= Greater Sullivan County Public Health Network =

The Greater Sullivan County Public Health Network (GSCPHN) is a collaborative of municipalities and health and human service agencies in the greater Sullivan County region. The GSCPHN is one of 15 public health regions in the state of New Hampshire in the United States. The Greater Sullivan County Public Health Network strives to increase planning and collaboration across municipal boundaries and health and safety sectors.

==Background==
The state of New Hampshire does not have county health departments. Rather, the state is geographically divided into 15 public health regions. Together these 15 public health regions comprise the New Hampshire Public Health Network system.
The Greater Sullivan County Public Health Network is housed by the Sullivan County government and is financed under an agreement with the New Hampshire Department of Health & Human Services - Division of Public Health Services with funds provided by the Centers for Disease Control and Prevention.
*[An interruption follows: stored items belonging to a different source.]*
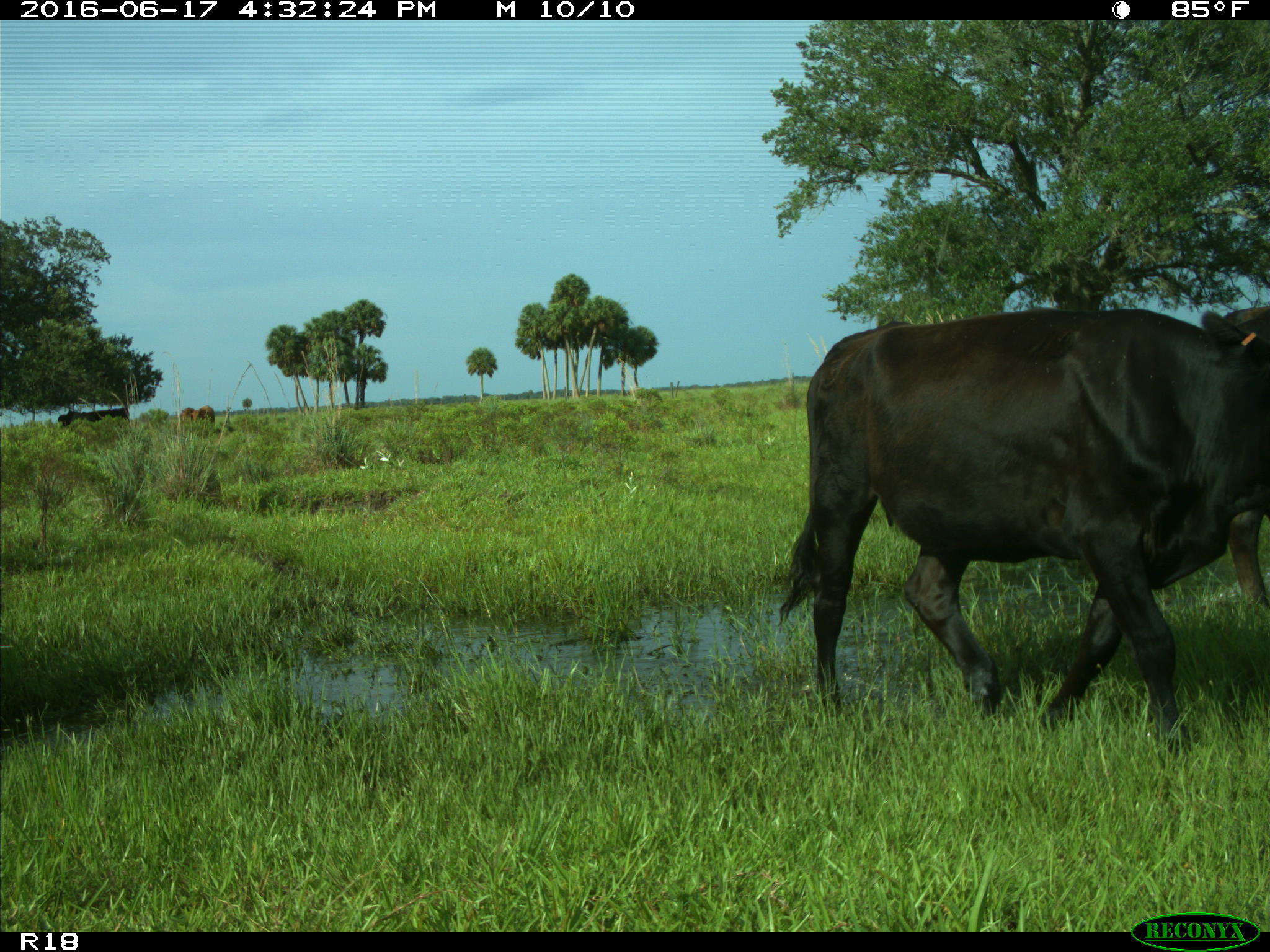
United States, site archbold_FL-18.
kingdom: Animalia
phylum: Chordata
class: Mammalia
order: Artiodactyla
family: Bovidae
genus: Bos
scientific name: Bos taurus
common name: domestic cow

The Greater Sullivan County Public Health Network is bordered by the Greater Monadnock Public Health Network to the south, the Upper Valley Public Health Network to the north, and the Franklin/Bristol Public Health Network and Greater Concord Public Health Network to the east.

== Service area ==
The Greater Sullivan County Public Health Network serves 15 municipalities in New Hampshire: Acworth, Charlestown, Claremont, Croydon, Goshen, Langdon, Lempster, New London, Newbury, Newport, Springfield, Sunapee, Sutton, Unity, and Wilmot. The combined population of these municipalities is around 30,000 people.

== Mission ==
The mission of the Greater Sullivan County Public Health Network is to work closely with regional partners to create consistent public health messages and programs, and to ensure that the region is prepared for health emergencies. The GSCPHN is committed to helping people live healthier lives - in accordance with the Sullivan County mission "All Day, Every Day, We Make Life Better."

== Regional partners ==
The Greater Sullivan County Regional Coordination Committee (RCC) is a collaborative group of town officials, health officers, fire department personnel, police officers, subject matter experts, schools, faith-based organizations and non-profit organizations from the Greater Sullivan region. The RCC includes representatives from each of the 15 towns that the GSCPHN serves. Additional partners include representatives from organizations and agencies that serve the citizens of the Sullivan County region: Sullivan County, Sullivan County Nursing Home, Valley Regional Hospital, New London Hospital, Connecticut Valley Home Care, Lake Sunapee Region VNA and Hospice, SAU #6 Claremont School District, SAU #43 Newport School District, SAU #60 Fall Mountain Regional School District, SAU #85 Sunapee School District, Newton-Bartlett Funeral Home, the American Red Cross, Golden Cross Ambulance Service, the New Hampshire Department of Health & Human Services, the Centers for Disease Control and Prevention, the New Hampshire Department of Safety - Division of Homeland Security & Emergency Management, and the NH Community Health Institute.

== H1N1 pandemic (2009-2010) ==
During the H1N1 pandemic, the Greater Sullivan County Public Health Network was the lead public health agency in the Sullivan County region, and was responsible for coordinating and conducting all public vaccine clinics. The GSCPHN administered over 1,500 doses of H1N1 vaccine at 34 public vaccine clinics during the H1N1 pandemic.

== Medical Reserve Corps unit ==
The GSCPHN oversees the Greater Sullivan County Medical Reserve Corps unit. This unit was organized to support first responders during a disaster or public health emergency.